A pair of curved metal bars, placed a quarter of the way on each side of the front axle, help keep the self-centering device on course. “These pieces of iron kept it from getting too far to the sides when it’s coming down on a hillside,” Marv says. “It centers it back when it’s on the ground so it doesn’t push (the sweep) too far left or right.”

The Jayhawk dates to an era when cut hay was left in the fields, and later mounded for storage. “You had your hay windrowed with the old-fashioned dump rake,” Marv explains. “This sweep, or head, would push up, and when the sweep or head was full, you’d go over to a basket or crib – sometimes they had a crib, sometimes they didn’t – and stack it up inside. This particular stacker is 12 feet high, so you could get stacks of hay approximately 12 feet high. Then you’d pack it down and form a top on it like a bread loaf to help it shed water. You just kept moving around in the field, making these stacks until you were done.”

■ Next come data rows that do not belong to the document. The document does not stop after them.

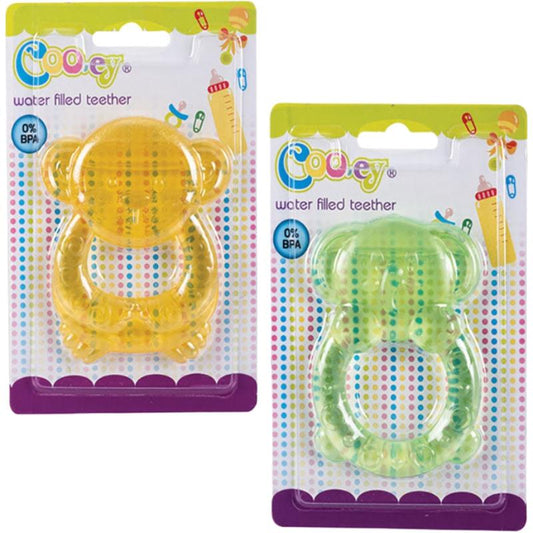 Cooey Teether - Water Filled - Animal Design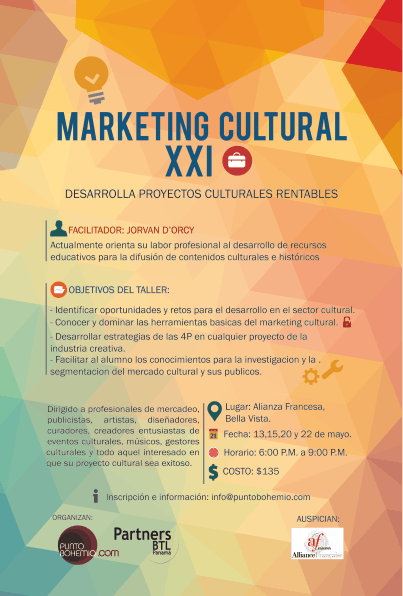 Marketing Cultural Panamá 2014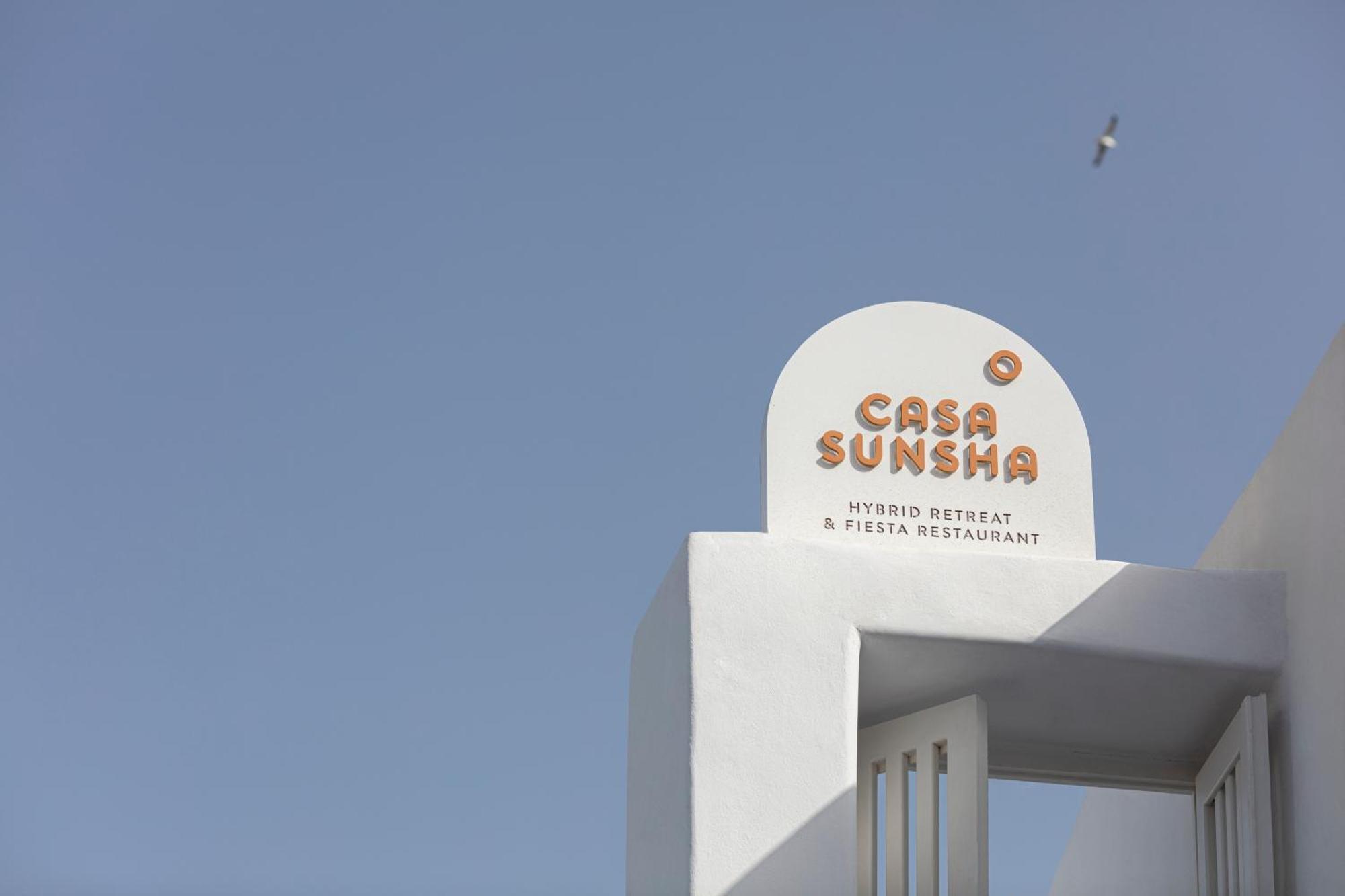 Casasunsha Hybrid Retreat Santorini Hotel Fira  Exterior photo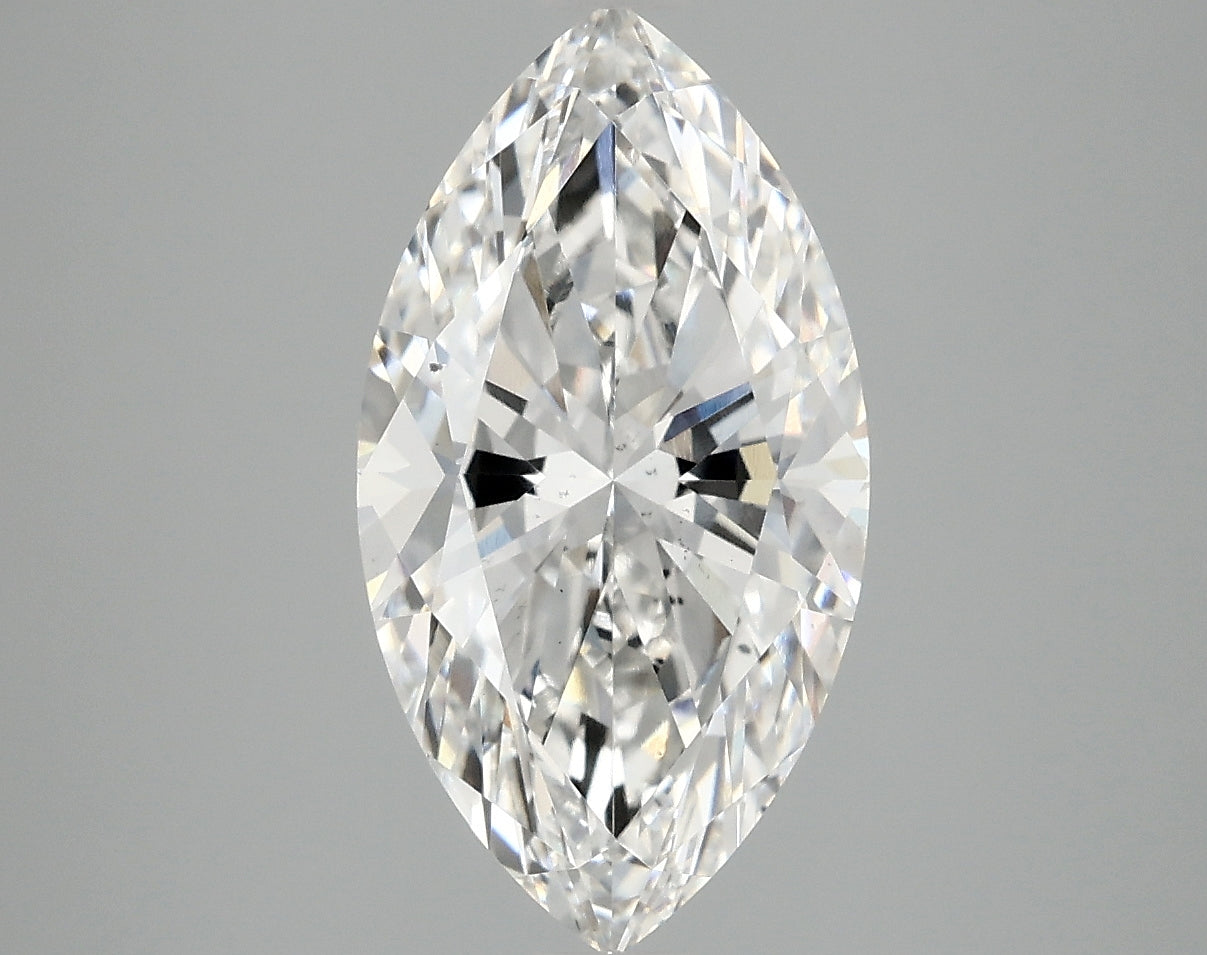 OROLEV Lab Grown Diamond Marquise 3.08 Carats - Certification No.751504137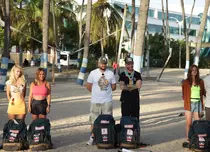 America Express 2023. Cine a câștigat ultimul joc de amuletă. Echipa care a fost penalizată. „Avem niște reguli! E clară treaba!”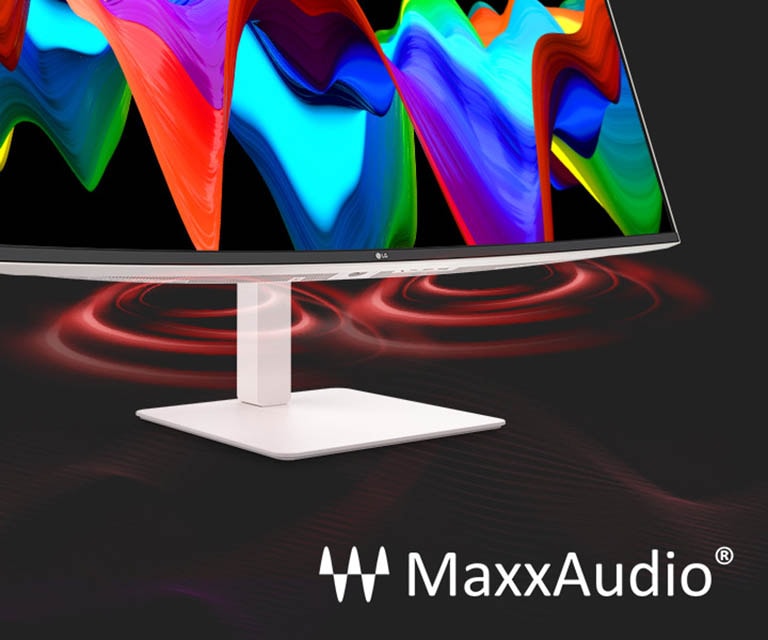 Vstavané reproduktory s technológiou MaxxAudio.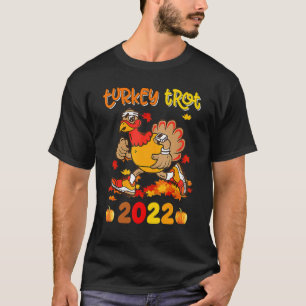 Trot-Squad-Laufkostüm Thanksgiving-Marathon T T-Shirt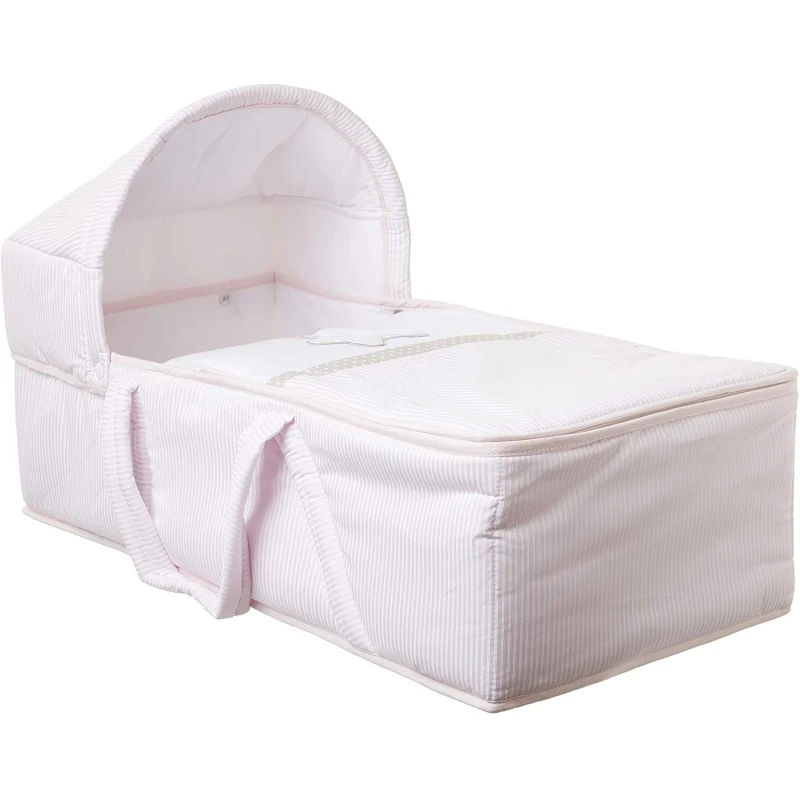Italbaby Cot Reducer "Baby- Travel" Pink - Italbaby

A victim of advances in agricultural technology, a Jayhawk surviving today is a rare bird indead. Fewer still were found in states such as Minnesota, Iowa and Wisconsin. Marv’s Jayhawk originally belonged to a pair of brothers who farmed near Chatfield, Minn. “As far as I know, it’s the only one in Fillmore County,” Marv says. “They were more common out west.” The unit remained in use into the 1970s. In the 1980s, machinery collector Wes Anderson bought the Jayhawk at an auction, and later donated it to Marv “because he knows we won’t sell it or get rid of it,” Marv says.